## Consigne
Combien de lignes du listing contiennent la chaîne « Image » ? Comptez-les et donnez uniquement ce nombre.

## Listing brut

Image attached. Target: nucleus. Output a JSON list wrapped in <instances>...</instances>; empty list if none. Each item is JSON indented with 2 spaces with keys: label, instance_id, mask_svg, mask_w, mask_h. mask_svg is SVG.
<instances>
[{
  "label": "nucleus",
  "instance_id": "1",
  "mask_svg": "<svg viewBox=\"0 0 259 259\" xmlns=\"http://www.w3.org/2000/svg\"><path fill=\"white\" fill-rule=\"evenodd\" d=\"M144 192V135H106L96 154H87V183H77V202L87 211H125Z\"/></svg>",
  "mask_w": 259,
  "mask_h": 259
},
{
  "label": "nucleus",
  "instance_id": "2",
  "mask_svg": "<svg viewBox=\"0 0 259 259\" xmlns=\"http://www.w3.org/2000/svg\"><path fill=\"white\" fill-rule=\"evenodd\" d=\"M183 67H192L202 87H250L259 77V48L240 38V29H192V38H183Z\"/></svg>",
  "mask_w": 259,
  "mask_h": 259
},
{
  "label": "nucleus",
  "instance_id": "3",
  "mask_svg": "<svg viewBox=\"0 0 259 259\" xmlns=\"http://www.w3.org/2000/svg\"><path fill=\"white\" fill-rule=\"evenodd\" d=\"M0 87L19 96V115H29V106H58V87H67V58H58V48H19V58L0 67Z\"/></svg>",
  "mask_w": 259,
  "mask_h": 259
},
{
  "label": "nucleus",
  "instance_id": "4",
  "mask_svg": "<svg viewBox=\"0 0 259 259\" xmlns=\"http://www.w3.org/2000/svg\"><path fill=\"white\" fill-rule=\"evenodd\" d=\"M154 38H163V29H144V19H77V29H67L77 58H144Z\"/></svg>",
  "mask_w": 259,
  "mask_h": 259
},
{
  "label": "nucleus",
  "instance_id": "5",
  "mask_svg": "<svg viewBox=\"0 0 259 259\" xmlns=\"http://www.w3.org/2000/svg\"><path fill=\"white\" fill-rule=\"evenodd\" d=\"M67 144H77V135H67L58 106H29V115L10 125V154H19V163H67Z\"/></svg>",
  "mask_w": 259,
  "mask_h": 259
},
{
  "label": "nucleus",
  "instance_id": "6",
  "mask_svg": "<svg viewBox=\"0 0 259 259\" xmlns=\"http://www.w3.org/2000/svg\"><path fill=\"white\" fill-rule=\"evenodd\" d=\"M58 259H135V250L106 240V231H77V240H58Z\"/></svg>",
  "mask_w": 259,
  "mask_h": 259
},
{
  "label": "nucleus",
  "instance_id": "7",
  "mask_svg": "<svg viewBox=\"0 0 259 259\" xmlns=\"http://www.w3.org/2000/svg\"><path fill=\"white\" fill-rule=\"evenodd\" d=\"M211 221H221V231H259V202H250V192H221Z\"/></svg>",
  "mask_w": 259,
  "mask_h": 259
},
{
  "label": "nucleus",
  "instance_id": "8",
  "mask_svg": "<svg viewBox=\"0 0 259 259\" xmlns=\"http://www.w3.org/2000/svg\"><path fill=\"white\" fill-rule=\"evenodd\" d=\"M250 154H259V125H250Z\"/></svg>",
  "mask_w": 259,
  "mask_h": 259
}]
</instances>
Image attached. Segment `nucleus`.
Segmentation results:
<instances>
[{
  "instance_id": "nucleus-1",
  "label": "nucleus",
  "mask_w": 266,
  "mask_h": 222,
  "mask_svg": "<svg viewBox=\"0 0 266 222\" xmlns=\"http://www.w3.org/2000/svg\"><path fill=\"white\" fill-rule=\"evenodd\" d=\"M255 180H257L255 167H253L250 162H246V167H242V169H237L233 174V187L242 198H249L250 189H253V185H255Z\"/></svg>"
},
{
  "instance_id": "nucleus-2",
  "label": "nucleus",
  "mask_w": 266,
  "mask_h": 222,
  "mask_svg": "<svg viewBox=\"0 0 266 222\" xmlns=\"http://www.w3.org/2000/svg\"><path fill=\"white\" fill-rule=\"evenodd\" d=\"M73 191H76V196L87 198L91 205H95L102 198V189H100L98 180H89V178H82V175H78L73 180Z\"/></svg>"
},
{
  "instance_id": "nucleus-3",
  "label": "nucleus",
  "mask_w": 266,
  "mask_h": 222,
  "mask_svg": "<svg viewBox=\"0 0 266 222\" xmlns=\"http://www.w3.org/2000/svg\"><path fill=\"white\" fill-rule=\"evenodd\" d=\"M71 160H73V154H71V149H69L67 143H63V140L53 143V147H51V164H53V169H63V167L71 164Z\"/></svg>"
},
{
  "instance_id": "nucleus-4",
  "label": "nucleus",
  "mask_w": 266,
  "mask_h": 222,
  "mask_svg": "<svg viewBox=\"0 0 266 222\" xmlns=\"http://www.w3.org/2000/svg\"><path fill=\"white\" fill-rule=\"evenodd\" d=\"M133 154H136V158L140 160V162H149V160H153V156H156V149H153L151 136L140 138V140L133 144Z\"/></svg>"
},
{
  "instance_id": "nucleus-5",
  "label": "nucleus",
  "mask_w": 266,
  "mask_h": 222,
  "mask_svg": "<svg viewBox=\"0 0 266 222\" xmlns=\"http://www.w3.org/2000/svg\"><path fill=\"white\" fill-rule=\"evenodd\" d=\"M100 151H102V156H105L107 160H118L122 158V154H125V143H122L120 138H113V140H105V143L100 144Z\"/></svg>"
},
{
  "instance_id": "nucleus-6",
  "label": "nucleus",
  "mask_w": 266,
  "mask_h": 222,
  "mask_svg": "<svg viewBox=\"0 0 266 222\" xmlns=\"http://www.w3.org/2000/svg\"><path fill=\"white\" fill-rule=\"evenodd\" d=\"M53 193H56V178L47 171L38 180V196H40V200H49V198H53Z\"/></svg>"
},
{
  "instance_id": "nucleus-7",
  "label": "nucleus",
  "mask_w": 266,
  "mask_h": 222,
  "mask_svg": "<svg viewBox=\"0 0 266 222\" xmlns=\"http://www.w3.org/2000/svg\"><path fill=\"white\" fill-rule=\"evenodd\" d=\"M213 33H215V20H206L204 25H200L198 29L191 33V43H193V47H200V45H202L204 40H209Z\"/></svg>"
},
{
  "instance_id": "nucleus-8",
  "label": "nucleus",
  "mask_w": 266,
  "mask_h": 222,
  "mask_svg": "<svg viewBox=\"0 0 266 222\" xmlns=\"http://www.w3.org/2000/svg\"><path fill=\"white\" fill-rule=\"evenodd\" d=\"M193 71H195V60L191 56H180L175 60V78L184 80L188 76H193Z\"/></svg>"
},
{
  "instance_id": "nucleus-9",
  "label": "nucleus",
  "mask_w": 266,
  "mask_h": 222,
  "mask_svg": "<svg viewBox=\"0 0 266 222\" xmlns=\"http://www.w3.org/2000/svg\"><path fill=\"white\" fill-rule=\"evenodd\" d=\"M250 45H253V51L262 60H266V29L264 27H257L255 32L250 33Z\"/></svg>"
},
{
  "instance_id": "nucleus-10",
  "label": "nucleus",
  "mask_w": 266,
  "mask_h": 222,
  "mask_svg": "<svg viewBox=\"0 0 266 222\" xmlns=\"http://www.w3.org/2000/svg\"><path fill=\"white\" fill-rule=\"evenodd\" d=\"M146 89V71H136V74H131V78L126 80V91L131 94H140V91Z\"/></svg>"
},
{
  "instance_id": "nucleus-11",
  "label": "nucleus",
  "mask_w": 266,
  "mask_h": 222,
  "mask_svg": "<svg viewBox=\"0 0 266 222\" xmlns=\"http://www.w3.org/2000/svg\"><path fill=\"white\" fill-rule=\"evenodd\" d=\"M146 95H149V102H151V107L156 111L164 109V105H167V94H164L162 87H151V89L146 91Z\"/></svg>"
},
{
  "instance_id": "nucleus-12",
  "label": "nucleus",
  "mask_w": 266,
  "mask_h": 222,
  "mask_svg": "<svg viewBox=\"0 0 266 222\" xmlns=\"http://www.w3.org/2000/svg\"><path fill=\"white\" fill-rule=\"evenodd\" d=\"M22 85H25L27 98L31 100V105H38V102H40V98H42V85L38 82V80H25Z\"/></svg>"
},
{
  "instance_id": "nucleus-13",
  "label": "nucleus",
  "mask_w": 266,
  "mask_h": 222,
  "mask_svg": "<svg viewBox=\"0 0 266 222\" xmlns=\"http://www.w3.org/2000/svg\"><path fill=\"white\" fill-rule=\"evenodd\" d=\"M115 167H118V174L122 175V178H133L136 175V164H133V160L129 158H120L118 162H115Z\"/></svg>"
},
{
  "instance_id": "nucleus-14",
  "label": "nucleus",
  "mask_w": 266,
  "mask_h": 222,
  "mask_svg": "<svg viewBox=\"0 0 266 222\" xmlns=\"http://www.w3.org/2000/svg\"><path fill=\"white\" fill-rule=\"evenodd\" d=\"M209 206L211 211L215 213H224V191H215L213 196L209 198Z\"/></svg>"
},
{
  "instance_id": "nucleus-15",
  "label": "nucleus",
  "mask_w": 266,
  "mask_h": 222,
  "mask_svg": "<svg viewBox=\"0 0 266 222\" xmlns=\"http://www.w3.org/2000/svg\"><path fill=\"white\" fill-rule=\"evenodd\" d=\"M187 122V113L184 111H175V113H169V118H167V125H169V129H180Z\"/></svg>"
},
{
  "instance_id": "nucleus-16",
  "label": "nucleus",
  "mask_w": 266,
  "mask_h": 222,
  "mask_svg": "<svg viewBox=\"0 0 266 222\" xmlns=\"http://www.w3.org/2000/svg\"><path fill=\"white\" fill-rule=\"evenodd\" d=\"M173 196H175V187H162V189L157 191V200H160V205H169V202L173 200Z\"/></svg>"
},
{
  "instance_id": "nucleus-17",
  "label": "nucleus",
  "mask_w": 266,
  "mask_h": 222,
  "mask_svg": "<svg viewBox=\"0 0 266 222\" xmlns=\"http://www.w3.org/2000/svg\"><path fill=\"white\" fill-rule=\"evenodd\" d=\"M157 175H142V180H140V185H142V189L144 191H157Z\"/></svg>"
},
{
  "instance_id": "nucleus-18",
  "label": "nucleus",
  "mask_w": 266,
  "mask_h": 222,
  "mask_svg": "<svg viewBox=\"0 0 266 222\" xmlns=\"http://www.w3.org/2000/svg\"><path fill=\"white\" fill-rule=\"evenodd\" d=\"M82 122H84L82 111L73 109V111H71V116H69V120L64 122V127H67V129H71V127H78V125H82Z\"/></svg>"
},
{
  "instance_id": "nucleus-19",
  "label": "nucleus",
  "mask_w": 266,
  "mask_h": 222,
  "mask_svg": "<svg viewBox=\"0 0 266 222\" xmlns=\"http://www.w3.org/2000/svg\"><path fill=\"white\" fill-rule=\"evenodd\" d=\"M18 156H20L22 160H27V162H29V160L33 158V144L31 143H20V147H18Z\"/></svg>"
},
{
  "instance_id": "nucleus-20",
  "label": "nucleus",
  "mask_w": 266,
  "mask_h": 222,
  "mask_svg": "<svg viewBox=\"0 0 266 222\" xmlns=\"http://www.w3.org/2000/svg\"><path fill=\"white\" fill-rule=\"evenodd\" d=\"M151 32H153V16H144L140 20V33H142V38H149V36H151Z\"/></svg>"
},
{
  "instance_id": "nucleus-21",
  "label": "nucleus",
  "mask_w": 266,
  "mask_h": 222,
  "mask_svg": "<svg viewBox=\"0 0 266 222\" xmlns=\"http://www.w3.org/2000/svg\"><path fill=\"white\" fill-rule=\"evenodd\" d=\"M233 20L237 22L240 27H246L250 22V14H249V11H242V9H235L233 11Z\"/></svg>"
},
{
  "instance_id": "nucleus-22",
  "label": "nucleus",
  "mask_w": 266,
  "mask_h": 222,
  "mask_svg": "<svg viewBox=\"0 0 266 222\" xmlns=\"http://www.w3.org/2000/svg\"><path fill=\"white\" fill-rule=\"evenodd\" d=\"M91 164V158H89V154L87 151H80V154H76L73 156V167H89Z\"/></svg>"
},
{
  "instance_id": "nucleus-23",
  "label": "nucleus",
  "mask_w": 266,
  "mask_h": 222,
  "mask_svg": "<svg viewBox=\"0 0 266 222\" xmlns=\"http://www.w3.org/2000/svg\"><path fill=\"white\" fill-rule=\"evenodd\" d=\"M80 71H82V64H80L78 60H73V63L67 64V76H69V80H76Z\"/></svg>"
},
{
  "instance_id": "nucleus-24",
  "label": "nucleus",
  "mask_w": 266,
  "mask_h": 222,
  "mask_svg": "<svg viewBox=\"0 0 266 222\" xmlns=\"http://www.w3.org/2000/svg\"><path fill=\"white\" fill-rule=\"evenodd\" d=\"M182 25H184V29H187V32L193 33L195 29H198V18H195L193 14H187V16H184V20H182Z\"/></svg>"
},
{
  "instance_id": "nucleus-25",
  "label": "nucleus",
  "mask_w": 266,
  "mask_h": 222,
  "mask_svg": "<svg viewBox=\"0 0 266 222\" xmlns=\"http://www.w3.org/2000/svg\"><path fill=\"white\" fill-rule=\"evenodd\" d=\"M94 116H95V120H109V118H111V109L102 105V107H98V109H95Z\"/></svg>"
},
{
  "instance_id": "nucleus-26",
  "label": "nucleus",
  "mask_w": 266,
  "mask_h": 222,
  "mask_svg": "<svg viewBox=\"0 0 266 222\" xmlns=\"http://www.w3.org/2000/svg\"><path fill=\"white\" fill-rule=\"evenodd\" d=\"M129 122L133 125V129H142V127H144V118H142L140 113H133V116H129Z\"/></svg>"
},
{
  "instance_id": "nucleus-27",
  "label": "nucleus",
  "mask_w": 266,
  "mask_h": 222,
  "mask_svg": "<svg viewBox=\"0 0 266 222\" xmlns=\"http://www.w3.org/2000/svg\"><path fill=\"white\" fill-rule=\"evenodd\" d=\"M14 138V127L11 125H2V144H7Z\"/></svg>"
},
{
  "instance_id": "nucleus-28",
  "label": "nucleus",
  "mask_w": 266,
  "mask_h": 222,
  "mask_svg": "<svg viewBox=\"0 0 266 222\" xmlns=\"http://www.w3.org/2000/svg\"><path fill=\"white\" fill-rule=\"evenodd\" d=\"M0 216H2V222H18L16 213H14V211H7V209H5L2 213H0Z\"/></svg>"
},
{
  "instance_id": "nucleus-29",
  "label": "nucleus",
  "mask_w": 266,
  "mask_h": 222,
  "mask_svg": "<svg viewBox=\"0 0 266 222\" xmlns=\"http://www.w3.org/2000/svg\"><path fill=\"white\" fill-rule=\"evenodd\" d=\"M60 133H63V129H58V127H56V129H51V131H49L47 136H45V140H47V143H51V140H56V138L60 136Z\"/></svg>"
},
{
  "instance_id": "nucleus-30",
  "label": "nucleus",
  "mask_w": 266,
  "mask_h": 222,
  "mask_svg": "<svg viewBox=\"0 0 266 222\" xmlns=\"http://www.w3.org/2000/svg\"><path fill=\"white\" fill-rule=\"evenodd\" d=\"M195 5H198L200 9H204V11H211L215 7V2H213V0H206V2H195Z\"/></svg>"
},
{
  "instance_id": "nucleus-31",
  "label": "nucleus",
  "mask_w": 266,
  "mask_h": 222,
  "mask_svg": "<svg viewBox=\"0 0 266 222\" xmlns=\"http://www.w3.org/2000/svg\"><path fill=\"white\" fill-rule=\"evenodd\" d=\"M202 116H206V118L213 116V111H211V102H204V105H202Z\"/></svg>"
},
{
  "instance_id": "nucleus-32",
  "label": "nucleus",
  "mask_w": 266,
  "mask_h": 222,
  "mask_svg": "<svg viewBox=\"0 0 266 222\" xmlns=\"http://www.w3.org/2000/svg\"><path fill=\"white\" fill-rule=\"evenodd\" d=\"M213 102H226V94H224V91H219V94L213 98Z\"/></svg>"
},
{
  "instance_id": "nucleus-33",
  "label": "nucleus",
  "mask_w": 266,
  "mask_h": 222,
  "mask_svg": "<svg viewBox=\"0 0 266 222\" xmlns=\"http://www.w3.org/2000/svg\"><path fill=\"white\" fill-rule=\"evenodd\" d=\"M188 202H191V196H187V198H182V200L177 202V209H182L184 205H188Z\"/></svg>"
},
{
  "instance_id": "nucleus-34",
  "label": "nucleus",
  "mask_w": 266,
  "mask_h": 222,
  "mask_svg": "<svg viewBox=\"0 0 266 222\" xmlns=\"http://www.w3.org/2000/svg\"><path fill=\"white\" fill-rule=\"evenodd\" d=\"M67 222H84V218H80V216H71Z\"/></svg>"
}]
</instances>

## Corrigé
2